El recuerdo de Trotsky es relevante porque muchas de sus predicciones y sus análisis se cumplieron con exactitud casi profética después de su muerte. Su herencia intelectual ha sido rescatada en foros académicos, conferencias y simposios donde se discute la mejor forma de enfrentar la globalización y la mundialización del capital. Para el historiador costarricense Rodrigo Quesada Monge (1952), en una conferencia que dictó en la Universidad de Costa Rica en mayo de 2013, Trotsky dejó como legado una caja de herramientas metodológicas, teóricas y analíticas excepcionales. Cuando Thomas Carlyle (1795-1881), el gran historiador inglés, preparaba en 1845 su biografía de Oliver Cromwell (1599-1658), decía que había tenido que extraer a su biografiado de debajo de una enorme pila de perros muertos. “Con esto -expresó Quesada Monge- Carlyle se refería a que la labor del historiador, con más frecuencia de la debida, es ingrata y no retribuye siempre con el éxito los esfuerzos realizados para recuperar procesos y personas, que se encuentran enterrados bajo montañas de prejuicios, mitos y maledicencia”. Luego agregó: “Se requiere voluntad y dedicación, a pesar de las grandes desilusiones y frustraciones que trae consigo la investigación histórica, para devolverle a personas y procesos de civilización el perfil justo y verdadero que merecen en un determinado momento. Por eso, también, alguien decía que cada época cuenta con sus propios historiadores y con sus propias formas de escribir y de investigar la historia. Pero todo este penoso asunto es comprensible en un primer momento, porque la personalidad política de Trotsky genera pasiones, odios y rencores en todos aquellos que defienden no sólo al sistema capitalista como totalidad, sino también en quienes fueron responsables de haber destruido y malversado una de las revoluciones más radicales y profundas de que tenga registro la historia. ¿Por qué tanto esmero en destruirlo política e históricamente?”.

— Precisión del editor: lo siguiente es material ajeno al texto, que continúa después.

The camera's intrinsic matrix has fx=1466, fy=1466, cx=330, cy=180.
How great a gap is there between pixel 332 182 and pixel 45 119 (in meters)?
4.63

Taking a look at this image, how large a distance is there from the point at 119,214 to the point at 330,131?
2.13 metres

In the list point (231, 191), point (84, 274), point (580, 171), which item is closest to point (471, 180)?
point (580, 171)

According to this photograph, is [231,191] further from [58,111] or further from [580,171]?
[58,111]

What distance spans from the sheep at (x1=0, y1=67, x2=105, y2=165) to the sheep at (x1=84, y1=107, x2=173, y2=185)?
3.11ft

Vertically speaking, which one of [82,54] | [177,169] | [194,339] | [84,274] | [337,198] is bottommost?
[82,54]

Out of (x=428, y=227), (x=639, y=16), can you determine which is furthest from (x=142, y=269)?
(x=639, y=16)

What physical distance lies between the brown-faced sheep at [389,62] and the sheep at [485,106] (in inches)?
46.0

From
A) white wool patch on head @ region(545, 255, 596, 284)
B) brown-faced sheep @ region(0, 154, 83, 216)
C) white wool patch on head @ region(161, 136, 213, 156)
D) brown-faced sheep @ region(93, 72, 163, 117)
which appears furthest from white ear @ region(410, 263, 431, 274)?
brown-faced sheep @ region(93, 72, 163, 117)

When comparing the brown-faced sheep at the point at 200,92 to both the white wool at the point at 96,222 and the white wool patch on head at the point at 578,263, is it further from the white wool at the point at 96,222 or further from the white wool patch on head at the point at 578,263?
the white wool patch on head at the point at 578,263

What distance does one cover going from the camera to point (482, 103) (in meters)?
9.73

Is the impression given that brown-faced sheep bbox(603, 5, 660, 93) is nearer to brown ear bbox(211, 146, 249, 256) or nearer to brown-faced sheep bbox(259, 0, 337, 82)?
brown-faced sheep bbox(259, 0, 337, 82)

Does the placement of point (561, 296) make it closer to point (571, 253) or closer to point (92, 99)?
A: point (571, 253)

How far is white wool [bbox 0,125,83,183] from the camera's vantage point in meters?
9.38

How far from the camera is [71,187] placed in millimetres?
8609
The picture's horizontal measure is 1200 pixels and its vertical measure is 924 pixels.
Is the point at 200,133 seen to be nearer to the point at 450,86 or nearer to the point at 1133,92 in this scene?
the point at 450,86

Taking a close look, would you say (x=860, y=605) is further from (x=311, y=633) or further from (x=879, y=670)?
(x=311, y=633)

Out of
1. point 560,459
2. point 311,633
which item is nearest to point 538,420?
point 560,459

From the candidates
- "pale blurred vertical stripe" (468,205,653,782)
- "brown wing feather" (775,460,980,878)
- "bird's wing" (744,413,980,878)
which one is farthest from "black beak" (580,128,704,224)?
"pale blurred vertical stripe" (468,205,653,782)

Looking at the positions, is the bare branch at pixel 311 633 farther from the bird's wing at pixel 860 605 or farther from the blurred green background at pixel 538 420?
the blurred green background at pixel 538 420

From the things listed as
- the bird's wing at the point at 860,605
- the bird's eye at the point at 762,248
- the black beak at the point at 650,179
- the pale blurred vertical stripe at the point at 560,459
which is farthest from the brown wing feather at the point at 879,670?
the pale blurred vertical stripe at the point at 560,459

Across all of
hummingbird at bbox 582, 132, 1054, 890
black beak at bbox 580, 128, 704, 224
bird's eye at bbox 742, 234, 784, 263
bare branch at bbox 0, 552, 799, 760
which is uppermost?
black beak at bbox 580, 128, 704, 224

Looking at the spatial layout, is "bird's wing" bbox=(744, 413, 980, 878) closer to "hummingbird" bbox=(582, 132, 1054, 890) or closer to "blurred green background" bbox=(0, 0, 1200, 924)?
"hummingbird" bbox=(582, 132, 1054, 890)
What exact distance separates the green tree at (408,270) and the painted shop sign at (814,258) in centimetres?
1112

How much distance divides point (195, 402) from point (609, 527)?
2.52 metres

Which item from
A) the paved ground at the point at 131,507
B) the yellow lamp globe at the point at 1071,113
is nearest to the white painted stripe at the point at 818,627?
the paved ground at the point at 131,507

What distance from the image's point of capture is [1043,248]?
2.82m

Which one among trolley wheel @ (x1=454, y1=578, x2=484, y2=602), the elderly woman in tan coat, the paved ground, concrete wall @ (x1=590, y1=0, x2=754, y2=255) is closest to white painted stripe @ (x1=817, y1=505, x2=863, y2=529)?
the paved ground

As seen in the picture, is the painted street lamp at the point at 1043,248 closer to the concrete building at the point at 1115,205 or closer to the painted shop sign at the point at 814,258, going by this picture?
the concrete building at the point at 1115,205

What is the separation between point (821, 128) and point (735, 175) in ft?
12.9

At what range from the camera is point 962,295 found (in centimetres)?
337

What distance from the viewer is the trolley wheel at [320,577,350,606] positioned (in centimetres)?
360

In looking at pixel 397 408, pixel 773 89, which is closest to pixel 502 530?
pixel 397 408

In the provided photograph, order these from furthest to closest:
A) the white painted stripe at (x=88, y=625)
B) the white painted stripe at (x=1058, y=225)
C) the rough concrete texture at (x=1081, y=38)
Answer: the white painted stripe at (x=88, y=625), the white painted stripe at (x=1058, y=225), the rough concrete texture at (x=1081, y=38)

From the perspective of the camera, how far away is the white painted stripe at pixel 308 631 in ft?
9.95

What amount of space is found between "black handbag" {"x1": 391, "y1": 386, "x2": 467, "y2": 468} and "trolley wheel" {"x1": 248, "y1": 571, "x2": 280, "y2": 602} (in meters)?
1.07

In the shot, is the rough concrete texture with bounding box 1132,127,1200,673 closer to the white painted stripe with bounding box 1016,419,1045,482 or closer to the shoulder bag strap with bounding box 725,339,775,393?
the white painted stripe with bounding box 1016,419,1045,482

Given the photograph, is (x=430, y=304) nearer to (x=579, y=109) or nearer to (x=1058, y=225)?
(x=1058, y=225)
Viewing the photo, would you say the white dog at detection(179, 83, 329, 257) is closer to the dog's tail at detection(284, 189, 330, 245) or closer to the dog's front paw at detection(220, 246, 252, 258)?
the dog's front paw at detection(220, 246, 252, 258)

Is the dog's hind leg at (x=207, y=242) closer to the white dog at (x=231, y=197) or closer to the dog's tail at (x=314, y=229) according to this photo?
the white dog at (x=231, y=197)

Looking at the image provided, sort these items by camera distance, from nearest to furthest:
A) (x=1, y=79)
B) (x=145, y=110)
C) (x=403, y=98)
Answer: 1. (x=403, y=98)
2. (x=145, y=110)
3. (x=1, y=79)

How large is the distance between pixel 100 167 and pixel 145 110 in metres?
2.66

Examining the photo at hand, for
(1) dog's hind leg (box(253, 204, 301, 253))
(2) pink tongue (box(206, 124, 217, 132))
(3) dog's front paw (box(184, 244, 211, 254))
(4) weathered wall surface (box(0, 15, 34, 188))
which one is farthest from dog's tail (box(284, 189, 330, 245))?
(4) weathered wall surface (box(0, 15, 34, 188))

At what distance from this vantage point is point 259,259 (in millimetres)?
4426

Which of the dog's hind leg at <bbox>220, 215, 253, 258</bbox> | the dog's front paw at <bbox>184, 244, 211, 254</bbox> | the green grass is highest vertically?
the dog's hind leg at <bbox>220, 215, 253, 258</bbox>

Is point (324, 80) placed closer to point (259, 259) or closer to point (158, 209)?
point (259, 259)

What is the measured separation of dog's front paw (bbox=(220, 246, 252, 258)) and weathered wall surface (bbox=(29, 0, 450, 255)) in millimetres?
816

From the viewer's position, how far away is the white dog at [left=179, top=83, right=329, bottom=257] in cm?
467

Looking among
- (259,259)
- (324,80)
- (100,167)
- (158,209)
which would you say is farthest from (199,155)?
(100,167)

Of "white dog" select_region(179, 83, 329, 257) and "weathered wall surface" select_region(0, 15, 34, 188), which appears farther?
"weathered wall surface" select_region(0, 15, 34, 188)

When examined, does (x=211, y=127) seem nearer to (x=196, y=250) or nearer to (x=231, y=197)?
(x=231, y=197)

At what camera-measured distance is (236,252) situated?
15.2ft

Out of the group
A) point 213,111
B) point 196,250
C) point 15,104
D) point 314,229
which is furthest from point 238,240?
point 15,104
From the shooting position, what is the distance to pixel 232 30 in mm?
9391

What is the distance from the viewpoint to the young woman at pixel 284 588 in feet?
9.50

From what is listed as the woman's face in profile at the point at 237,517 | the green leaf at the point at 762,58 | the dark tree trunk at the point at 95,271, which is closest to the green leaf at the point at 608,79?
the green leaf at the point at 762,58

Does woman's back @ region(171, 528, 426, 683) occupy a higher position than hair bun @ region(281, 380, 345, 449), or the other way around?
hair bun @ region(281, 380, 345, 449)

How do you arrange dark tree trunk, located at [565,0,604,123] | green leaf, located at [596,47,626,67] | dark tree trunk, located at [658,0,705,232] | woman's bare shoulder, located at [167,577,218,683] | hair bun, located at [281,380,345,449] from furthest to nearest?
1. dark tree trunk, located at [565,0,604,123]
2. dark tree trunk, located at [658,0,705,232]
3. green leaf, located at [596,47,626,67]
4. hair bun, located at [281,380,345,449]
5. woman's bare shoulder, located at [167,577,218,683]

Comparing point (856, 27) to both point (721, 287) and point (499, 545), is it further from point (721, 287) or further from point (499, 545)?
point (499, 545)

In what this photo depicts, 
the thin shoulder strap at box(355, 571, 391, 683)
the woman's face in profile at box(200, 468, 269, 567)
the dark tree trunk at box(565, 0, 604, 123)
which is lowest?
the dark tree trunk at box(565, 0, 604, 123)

El renombrado escritor argentino Adolfo Bioy Casares (1914-1999) escribió alguna vez: “No hay memoria que empañar, porque nadie recuerda nada”. Los numerosos textos que preceden a este colofón fueron publicados precisamente para evitar caer en la desmemoria. Son miradas diferentes pero todas tienen algo en común: se apartan del estereotipo acrítico e irreflexivo con el que muchas veces se biografía a algún protagonista de la historia. Lógicamente, al referirse a uno los personajes más emblemáticos, controvertidos y polémicos del siglo XX, de alguna manera influyen en cada una de las observaciones los posicionamientos ideológicos o los compromisos políticos. Por esa razón, a cada una de ellas es conveniente leerlas con objetividad, dejando de lado los prejuicios o los intereses particulares.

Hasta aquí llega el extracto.